Рассуждая о галлюцинациях, мы обычно представляем себе некое порождаемое чем-то внутри нас впечатление — зрительный или звуковой образ того, чего на самом деле нет, — как происходит при шизофрении или в психоделических приключениях, подобных тем, что пережил Альберт Хофман. В этих ассоциативных представлениях галлюцинации противопоставлены «нормальному» восприятию, которое предположительно отражает то, что существует в окружающем нас мире в действительности. В представлении о восприятии как о нисходящем процессе противопоставленные явления превращаются в обычные разновидности. И «нормальное» восприятие, и «ненормальные» галлюцинации включают в себя порождаемые чем-то внутри нас прогнозы относительно источников входящих сенсорных данных, и обе разновидности образуются одним и тем же комплектом основных механизмов в мозге. Разница лишь в том, что при «нормальном» восприятии воспринимаемое связано с источниками в реальном мире и контролируется ими, а в случае галлюцинаций восприятие в той или иной степени теряет связь с этими источниками. При галлюцинациях наши перцептивные прогнозы не обновляются должным образом с учетом ошибок прогнозирования.
Если восприятие — это контролируемая галлюцинация, то галлюцинацию по аналогии можно считать неконтролируемым восприятием. Они отличаются, но искать границу между ними — это все равно что искать границу между днем и ночью.
Давайте проверим теорию контролируемой галлюцинации на практике и выясним, что означает, допустим, перцептивный опыт цвета.
Наша зрительная система, сколь бы удивительной она ни была, реагирует только на крохотный отрезок полного электромагнитного спектра, расположенный между низкими частотами инфракрасного излучения и высокими частотами ультрафиолетового. Любой воспринимаемый нами цвет — собственно, любая часть совокупности каждого из наших зрительных миров — основывается на этом тонком срезе действительности. Уже одно это знание говорит нам о том, что перцептивный опыт не может выступать всеобъемлющей репрезентацией объективного внешнего мира. Он недотягивает до нее и одновременно превосходит ее.
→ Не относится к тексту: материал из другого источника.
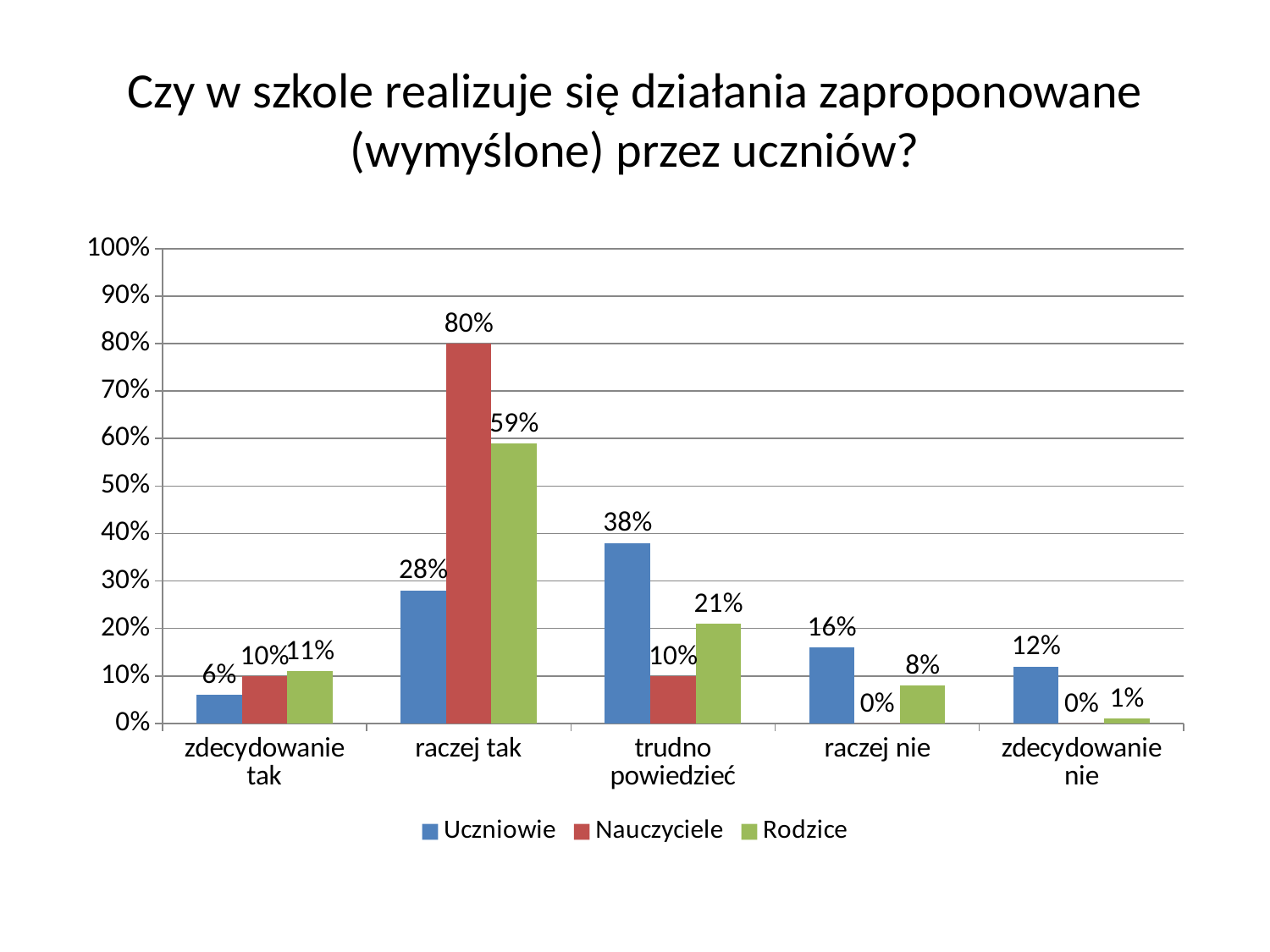
What is the value for Rodzice in the 'zdecydowanie nie' category? 1% Which is larger in the 'raczej nie' category: Uczniowie or Rodzice? Uczniowie Which category has the lowest value for Rodzice? zdecydowanie nie What is the difference between the Nauczyciele and Rodzice values in the 'raczej tak' category? 21% How many categories are shown on the x axis? 5 Is the value for Rodzice in 'raczej tak' greater or less than 50%? greater What kind of chart is shown on the slide? bar chart Which series is shown in red? Nauczyciele What is the value for Nauczyciele in the 'raczej tak' category? 80% What is the value for Uczniowie in the 'trudno powiedzieć' category? 38% How many series does the legend list? 3 Which category has the highest value for Uczniowie? trudno powiedzieć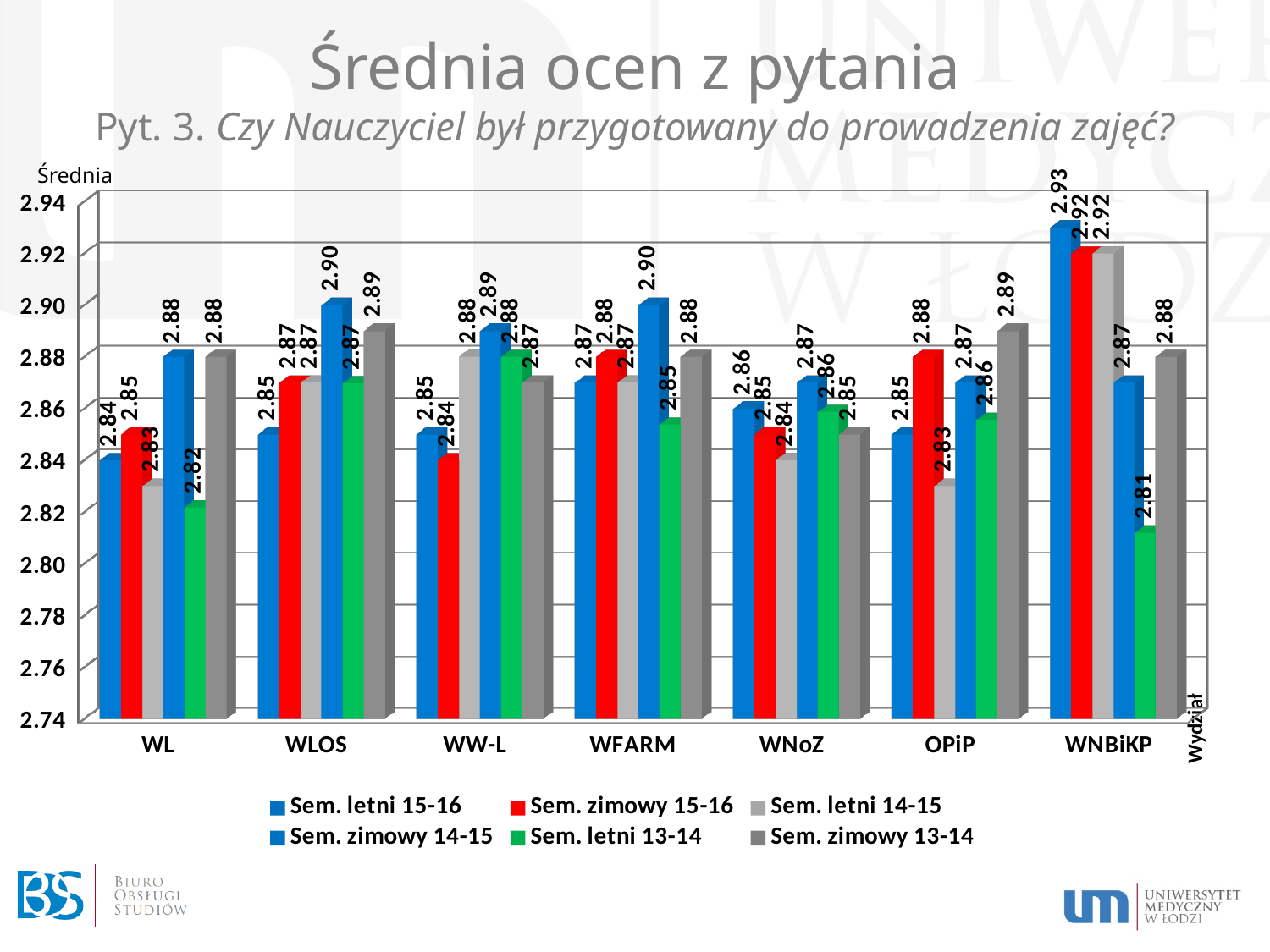
Which faculty has the lowest value for Sem. letni 13-14? WNBiKP What is the value for Sem. letni 14-15 for OPiP? 2.83 What is the difference between the Sem. zimowy 15-16 values for WNBiKP and WW-L? 0.08 What label is shown on the vertical axis of the chart? Średnia Which faculty has the highest value for Sem. zimowy 15-16? WNBiKP How many series does the legend list? 6 What is the value for Sem. zimowy 15-16 for WNBiKP? 2.92 How many faculties (categories) are shown on the x axis? 7 What kind of chart is shown on the slide? bar chart What is the value for Sem. letni 13-14 for WL? 2.82 Which is larger, the Sem. zimowy 13-14 value for WLOS or for WNoZ? WLOS What is the highest value shown anywhere on the chart? 2.93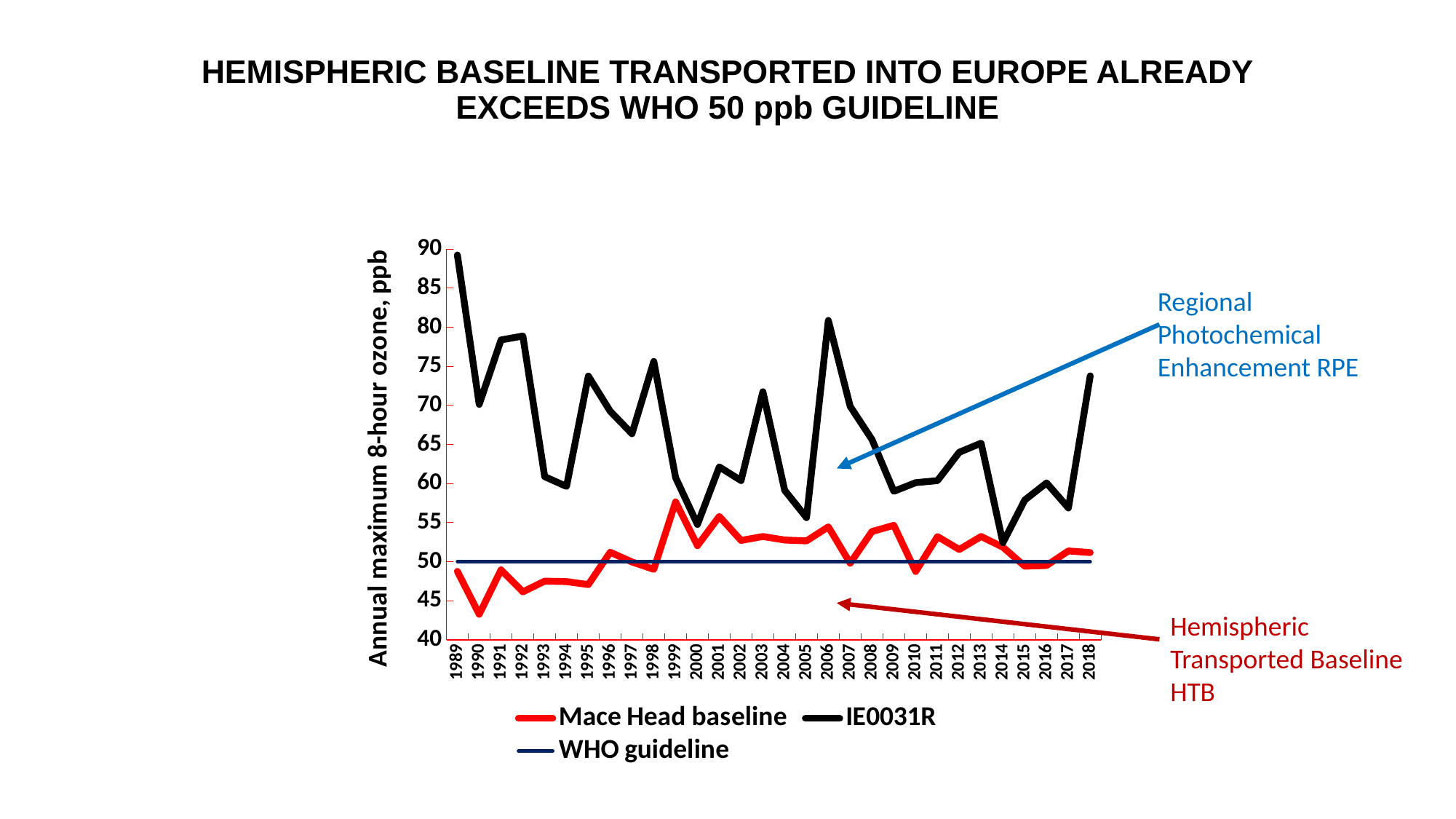
Is the IE0031R value for 1989 greater or less than 85? greater Is the Mace Head baseline value for 1990 greater or less than 45? less How many series does the legend list? 3 What is the title of the y axis? Annual maximum 8-hour ozone, ppb How many years are plotted along the x axis? 30 Which series has the larger value in 2006, IE0031R or Mace Head baseline? IE0031R In which year is the IE0031R series highest? 1989 What value does the WHO guideline line sit at? 50 In which year is the Mace Head baseline series lowest? 1990 What kind of chart is shown on the slide? line chart Is the IE0031R value for 2014 greater or less than 55? less In which year is the Mace Head baseline series highest? 1999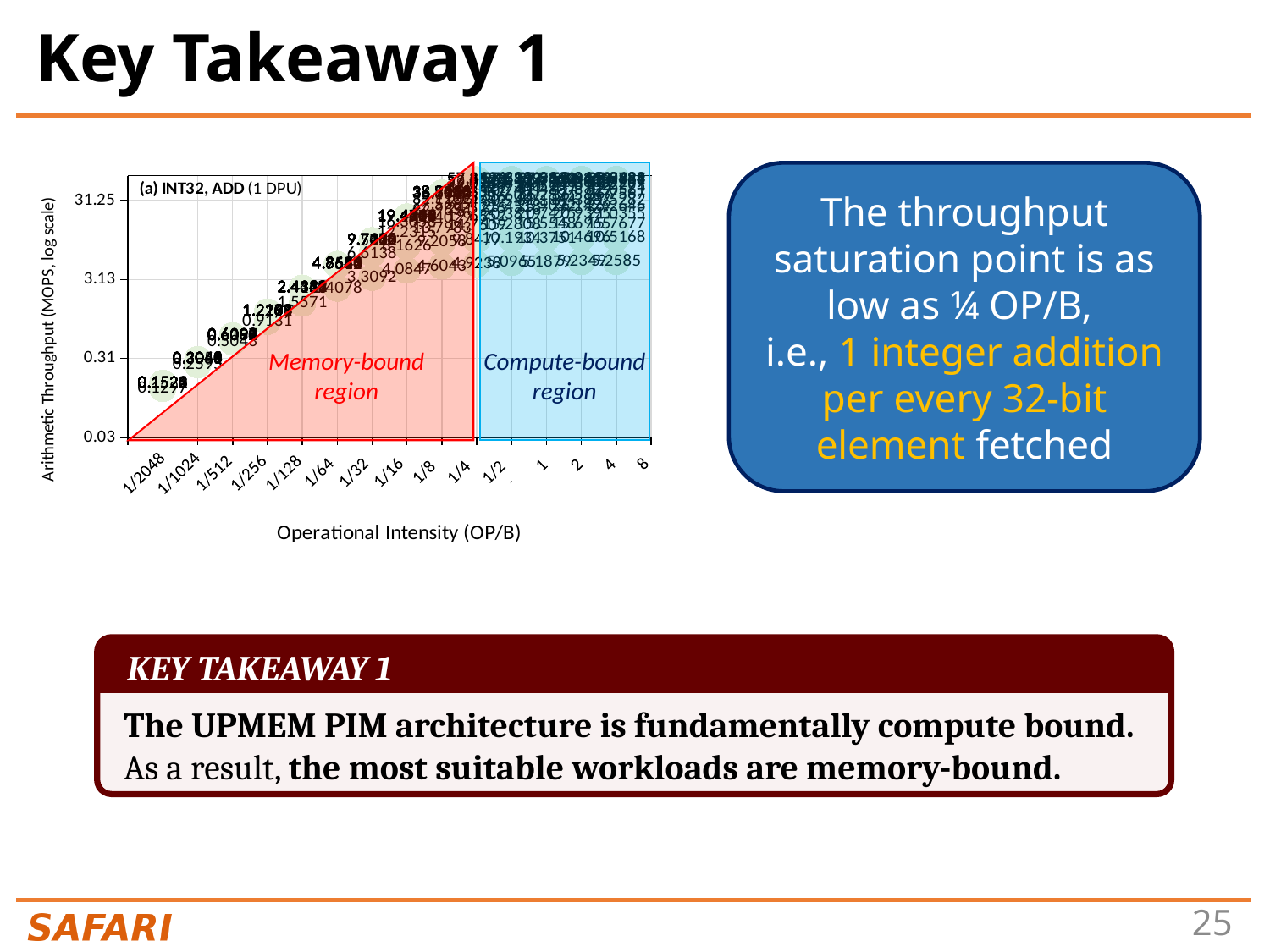
What are the two shaded regions in the chart labelled? Memory-bound region and Compute-bound region Is the arithmetic throughput at operational intensity 1/4 greater or less than 3.13 MOPS? greater What kind of chart is shown on the slide? scatter chart Is the arithmetic throughput at operational intensity 1/2048 greater or less than 0.31 MOPS? less How many operational intensity values are marked on the x axis of the chart? 15 What is the title shown inside the chart? (a) INT32, ADD (1 DPU) Is the arithmetic throughput at operational intensity 1/128 greater or less than 0.31 MOPS? greater Which operational intensity has the lowest arithmetic throughput in the chart? 1/2048 Which has the higher arithmetic throughput: operational intensity 8 or operational intensity 1/2048? 8 How does arithmetic throughput change as operational intensity increases from 1/2048 to 1/4 in the chart? It rises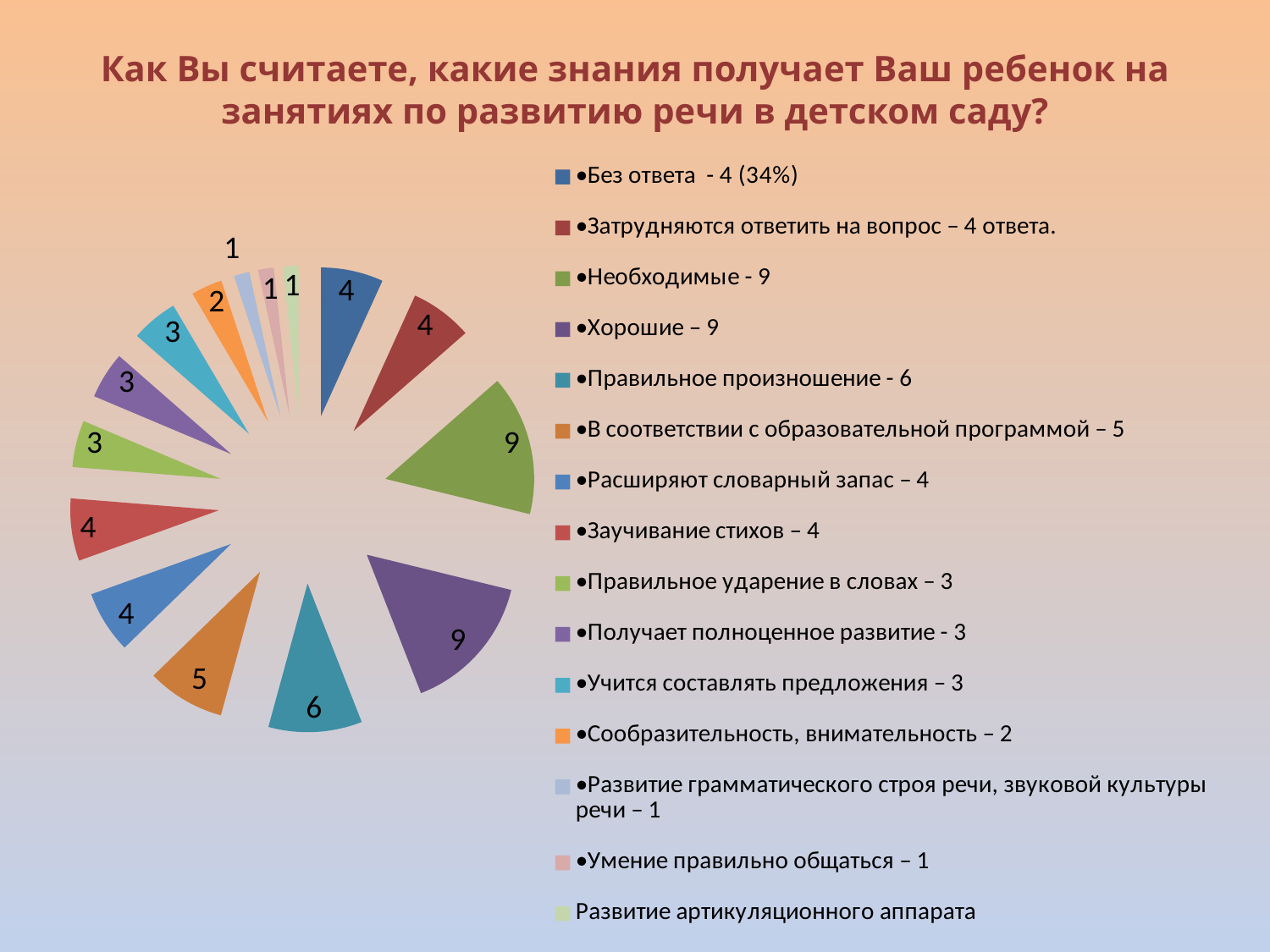
How many slices does the pie chart have? 15 What is the value for «Учится составлять предложения»? 3 What is the value for «Сообразительность, внимательность»? 2 What is the difference between the values for «Необходимые» and «Правильное произношение»? 3 What is the smallest value shown on the pie chart? 1 What is the largest value shown on the pie chart? 9 What kind of chart is shown on the slide? pie chart What is the value for «Заучивание стихов»? 4 What is the value for «Правильное произношение»? 6 What is the value for «В соответствии с образовательной программой»? 5 What is the title of the slide? Как Вы считаете, какие знания получает Ваш ребенок на занятиях по развитию речи в детском саду? Which is larger: «Правильное произношение» or «В соответствии с образовательной программой»? Правильное произношение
Спросите нейропсихолога, и он, скорее всего, скажет, что вы воспринимаете тот или иной цвет, когда в сетчатке вашего глаза активируется определенная доля цветочувствительных колбочек. Этот ответ нельзя назвать неверным, однако он рисует далеко не полную картину. Между активностью цветочувствительных колбочек и восприятием цвета взаимно однозначного соответствия нет. Воспринимаемый вами цвет определяется сложным взаимодействием света, отражающегося от поверхности, и общей освещенности той среды, в которой вы находитесь. Точнее, он определяется тем, как ваш мозг выводит умозаключения — наиболее вероятные предположения — о том, как складывается это взаимодействие.
Вынесите лист белой бумаги на улицу — он по-прежнему будет выглядеть белым, хотя свет, который он теперь отражает, имеет совсем другой спектральный состав в силу разницы между дневным солнечным светом (синеватым) и искусственным (желтоватым). Ваша зрительная система автоматически компенсирует эту разницу в общей освещенности — «делает поправку на источник света», как говорят исследователи зрения, — в результате чего ваше ощущение цвета распознает инвариантное свойство листа бумаги — то, каким образом бумага отражает свет. Мозг делает умозаключение об этом инвариантном свойстве, выдвигая наиболее вероятное предположение об источнике его постоянно меняющихся входящих сенсорных данных. Белый — это феноменологическая составляющая данного умозаключения, проявление умозаключения мозга об этом инвариантном свойстве в нашем сознательном опыте.
Соответственно, цвет не является определенным свойством вещей в себе. Он, скорее, представляет собой найденное эволюцией полезное устройство, позволяющее мозгу распознавать и отслеживать предметы в условиях меняющейся освещенности. Когда я испытываю субъективный опыт наблюдения красного кресла в углу своей комнаты, это не значит, что кресло на самом деле красное, — как вообще кресло может обладать таким феноменологическим свойством, как краснота? Краснота не присуща креслу, как не присуще ему уродство, старомодность или авангардность. Просто у поверхности кресла имеется свойство — определенным образом отражать свет, — и мой мозг это свойство отслеживает с помощью своих перцептивных механизмов. Краснота — это субъективная, феноменологическая составляющая данного процесса.